**Problem description**
In the material below, repeat only the lines from the one that holds "Between these two, the" through the final line, exactly as they stand.

[Saved entries]
··········

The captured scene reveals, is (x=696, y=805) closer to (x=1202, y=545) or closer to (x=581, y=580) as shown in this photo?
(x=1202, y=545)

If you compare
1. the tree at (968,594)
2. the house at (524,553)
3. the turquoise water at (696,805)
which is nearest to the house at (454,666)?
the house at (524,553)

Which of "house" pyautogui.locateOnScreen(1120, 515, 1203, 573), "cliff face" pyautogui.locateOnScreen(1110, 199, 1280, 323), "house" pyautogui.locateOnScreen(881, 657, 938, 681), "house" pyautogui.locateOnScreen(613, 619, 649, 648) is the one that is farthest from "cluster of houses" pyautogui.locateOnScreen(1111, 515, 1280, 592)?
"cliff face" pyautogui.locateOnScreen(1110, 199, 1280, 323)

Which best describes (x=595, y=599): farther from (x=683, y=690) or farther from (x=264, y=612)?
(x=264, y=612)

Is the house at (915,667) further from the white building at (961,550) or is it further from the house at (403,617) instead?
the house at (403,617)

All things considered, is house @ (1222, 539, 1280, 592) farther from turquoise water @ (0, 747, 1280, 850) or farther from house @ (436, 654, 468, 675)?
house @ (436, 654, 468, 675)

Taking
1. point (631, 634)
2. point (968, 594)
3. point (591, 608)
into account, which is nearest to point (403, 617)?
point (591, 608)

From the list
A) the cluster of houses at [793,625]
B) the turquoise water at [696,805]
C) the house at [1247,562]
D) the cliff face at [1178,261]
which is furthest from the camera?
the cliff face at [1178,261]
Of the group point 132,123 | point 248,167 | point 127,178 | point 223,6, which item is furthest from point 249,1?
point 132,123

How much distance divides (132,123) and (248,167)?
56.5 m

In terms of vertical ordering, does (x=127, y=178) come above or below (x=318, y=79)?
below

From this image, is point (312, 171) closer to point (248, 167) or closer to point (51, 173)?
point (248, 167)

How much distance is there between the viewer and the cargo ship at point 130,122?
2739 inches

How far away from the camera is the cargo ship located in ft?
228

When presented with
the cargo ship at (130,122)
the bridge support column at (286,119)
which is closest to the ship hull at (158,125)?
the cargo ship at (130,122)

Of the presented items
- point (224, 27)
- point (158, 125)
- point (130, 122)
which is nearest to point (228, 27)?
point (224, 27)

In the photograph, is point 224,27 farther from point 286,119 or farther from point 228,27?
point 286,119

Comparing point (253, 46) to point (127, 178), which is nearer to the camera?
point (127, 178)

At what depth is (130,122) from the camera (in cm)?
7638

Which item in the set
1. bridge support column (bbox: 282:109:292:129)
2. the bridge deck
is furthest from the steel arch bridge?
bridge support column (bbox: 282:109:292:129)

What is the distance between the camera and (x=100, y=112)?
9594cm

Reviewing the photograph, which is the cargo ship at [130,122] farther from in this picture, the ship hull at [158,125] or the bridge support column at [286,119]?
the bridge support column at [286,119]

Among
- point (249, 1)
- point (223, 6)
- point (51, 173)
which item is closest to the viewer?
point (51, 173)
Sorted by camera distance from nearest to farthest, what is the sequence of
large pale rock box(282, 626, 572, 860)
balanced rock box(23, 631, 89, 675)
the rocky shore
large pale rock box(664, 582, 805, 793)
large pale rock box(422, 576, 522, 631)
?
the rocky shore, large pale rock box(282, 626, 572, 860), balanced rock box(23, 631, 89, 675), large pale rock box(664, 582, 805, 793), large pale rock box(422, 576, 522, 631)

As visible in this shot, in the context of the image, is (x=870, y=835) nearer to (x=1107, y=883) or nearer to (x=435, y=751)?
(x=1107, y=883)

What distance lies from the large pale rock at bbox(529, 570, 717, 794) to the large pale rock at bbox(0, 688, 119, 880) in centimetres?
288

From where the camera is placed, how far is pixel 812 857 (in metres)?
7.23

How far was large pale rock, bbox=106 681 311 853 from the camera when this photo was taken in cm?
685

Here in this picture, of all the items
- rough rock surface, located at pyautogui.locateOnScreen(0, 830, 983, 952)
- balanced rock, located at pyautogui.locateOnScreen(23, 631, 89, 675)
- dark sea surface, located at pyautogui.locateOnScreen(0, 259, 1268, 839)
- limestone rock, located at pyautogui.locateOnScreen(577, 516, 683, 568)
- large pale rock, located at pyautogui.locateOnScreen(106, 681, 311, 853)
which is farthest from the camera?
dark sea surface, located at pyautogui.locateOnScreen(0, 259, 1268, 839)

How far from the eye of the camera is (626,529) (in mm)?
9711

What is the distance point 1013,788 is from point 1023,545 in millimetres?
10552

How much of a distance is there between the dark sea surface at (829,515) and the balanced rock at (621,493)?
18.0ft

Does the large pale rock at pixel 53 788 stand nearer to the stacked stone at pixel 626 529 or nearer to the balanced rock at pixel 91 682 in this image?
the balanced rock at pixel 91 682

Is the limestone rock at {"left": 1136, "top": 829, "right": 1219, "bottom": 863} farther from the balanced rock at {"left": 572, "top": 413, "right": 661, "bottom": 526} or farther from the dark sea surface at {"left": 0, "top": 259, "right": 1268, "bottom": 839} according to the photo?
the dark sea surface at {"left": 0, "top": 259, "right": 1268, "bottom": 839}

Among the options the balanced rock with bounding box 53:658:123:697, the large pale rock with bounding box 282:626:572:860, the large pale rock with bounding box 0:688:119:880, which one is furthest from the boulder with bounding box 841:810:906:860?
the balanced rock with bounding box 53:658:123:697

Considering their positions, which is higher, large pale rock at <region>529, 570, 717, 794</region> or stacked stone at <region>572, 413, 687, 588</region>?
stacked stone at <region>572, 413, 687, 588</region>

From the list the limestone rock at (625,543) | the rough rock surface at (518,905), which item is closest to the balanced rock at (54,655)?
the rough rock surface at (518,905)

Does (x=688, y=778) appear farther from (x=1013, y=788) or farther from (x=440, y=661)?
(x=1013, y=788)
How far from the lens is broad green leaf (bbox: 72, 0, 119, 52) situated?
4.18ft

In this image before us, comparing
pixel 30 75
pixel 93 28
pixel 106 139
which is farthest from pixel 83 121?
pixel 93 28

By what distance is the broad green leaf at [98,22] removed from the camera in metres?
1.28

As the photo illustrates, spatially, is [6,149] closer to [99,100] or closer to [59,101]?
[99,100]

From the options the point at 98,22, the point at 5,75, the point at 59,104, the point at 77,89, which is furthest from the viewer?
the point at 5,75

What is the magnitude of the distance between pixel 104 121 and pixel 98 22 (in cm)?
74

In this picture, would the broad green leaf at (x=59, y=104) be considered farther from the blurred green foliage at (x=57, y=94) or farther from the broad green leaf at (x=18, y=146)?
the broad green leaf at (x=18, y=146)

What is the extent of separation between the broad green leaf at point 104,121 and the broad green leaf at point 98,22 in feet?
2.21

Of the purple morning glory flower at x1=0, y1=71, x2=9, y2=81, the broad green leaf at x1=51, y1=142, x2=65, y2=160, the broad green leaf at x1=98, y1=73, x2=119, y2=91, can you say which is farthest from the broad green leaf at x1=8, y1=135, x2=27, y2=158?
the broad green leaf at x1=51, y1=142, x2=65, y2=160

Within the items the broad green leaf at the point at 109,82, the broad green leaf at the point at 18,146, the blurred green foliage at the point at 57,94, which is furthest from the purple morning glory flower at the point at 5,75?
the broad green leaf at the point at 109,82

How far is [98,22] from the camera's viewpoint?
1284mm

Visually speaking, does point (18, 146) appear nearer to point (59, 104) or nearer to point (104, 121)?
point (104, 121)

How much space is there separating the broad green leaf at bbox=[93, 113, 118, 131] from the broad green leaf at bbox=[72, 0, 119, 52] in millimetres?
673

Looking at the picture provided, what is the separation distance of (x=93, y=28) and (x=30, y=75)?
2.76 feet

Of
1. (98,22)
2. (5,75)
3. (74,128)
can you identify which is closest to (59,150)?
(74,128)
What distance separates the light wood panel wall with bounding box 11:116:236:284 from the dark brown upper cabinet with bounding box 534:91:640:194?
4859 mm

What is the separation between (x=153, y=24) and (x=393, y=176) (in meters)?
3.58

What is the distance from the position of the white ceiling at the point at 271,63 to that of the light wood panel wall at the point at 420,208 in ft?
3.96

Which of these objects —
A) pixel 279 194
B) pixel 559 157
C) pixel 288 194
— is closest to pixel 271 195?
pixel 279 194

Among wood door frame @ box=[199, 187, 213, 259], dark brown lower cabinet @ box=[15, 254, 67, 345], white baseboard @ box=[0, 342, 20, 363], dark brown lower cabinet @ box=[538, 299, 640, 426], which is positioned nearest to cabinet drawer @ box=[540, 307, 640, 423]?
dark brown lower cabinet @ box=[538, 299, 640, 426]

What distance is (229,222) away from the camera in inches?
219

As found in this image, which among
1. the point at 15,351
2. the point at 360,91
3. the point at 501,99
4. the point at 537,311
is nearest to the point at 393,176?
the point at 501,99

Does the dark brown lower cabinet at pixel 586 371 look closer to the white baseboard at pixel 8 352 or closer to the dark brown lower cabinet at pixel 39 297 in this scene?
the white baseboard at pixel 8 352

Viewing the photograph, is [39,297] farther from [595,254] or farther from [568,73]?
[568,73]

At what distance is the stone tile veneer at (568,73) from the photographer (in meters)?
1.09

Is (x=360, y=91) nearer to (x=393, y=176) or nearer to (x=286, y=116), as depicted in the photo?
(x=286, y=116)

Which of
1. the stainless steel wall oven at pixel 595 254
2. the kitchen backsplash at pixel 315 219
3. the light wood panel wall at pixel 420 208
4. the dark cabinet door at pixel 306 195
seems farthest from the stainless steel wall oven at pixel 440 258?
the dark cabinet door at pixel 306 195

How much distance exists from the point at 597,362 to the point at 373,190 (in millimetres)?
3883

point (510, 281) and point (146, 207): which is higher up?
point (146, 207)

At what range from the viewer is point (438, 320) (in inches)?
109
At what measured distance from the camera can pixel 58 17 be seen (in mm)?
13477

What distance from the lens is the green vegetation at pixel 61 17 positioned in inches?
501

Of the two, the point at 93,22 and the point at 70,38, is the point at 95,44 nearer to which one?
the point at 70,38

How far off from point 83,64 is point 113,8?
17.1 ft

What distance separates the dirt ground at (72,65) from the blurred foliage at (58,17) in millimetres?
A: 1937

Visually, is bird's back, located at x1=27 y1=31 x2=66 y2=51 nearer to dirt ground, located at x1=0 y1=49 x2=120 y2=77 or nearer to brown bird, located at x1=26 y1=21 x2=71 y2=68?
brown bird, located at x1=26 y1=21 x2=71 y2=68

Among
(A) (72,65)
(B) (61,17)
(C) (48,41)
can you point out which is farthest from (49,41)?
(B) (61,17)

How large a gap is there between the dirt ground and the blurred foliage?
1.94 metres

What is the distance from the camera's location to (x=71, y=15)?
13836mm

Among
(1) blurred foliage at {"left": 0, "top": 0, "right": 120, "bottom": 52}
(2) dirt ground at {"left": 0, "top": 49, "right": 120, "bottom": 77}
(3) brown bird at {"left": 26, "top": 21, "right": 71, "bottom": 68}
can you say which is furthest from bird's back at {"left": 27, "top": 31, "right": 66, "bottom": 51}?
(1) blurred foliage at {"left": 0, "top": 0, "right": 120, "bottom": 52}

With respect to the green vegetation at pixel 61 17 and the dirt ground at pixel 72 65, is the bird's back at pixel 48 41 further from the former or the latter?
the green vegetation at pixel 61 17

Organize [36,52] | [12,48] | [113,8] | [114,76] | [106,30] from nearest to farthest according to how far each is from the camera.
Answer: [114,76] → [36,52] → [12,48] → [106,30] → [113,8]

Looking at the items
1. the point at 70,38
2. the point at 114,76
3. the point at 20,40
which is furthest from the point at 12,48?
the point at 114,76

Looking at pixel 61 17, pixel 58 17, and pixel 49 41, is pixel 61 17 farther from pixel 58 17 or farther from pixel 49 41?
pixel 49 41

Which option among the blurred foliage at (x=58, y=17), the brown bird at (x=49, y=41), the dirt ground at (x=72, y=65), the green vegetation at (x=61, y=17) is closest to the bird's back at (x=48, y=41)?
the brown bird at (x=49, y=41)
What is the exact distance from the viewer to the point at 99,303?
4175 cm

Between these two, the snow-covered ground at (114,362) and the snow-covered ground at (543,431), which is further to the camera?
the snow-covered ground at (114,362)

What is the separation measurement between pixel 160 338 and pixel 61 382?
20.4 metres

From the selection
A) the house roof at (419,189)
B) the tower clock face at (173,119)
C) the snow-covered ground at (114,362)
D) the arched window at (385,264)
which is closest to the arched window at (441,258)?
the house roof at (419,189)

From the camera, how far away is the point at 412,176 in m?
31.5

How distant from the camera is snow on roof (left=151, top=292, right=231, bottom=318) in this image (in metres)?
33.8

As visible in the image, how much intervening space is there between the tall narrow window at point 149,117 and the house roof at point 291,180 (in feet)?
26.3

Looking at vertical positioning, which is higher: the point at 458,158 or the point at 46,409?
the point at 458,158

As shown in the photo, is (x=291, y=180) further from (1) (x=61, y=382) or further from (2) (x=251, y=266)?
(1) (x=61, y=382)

··········

**Answer to this exercise**
Between these two, the snow-covered ground at (114,362) and the snow-covered ground at (543,431), which is further to the camera?
the snow-covered ground at (114,362)

What is the separation measurement between pixel 160 338 and pixel 61 382?
20.4 metres

From the selection
A) the house roof at (419,189)
B) the tower clock face at (173,119)
C) the snow-covered ground at (114,362)
D) the arched window at (385,264)
which is closest to the arched window at (441,258)?
the house roof at (419,189)

From the camera, how far away is the point at 412,176 in m?
31.5

How distant from the camera is snow on roof (left=151, top=292, right=231, bottom=318) in this image (in metres)?
33.8

As visible in the image, how much intervening space is there between the tall narrow window at point 149,117 and the house roof at point 291,180 (in feet)?
26.3

Looking at vertical positioning, which is higher: the point at 458,158 or the point at 46,409?
the point at 458,158

As shown in the photo, is (x=291, y=180) further from (1) (x=61, y=382) or further from (2) (x=251, y=266)?
(1) (x=61, y=382)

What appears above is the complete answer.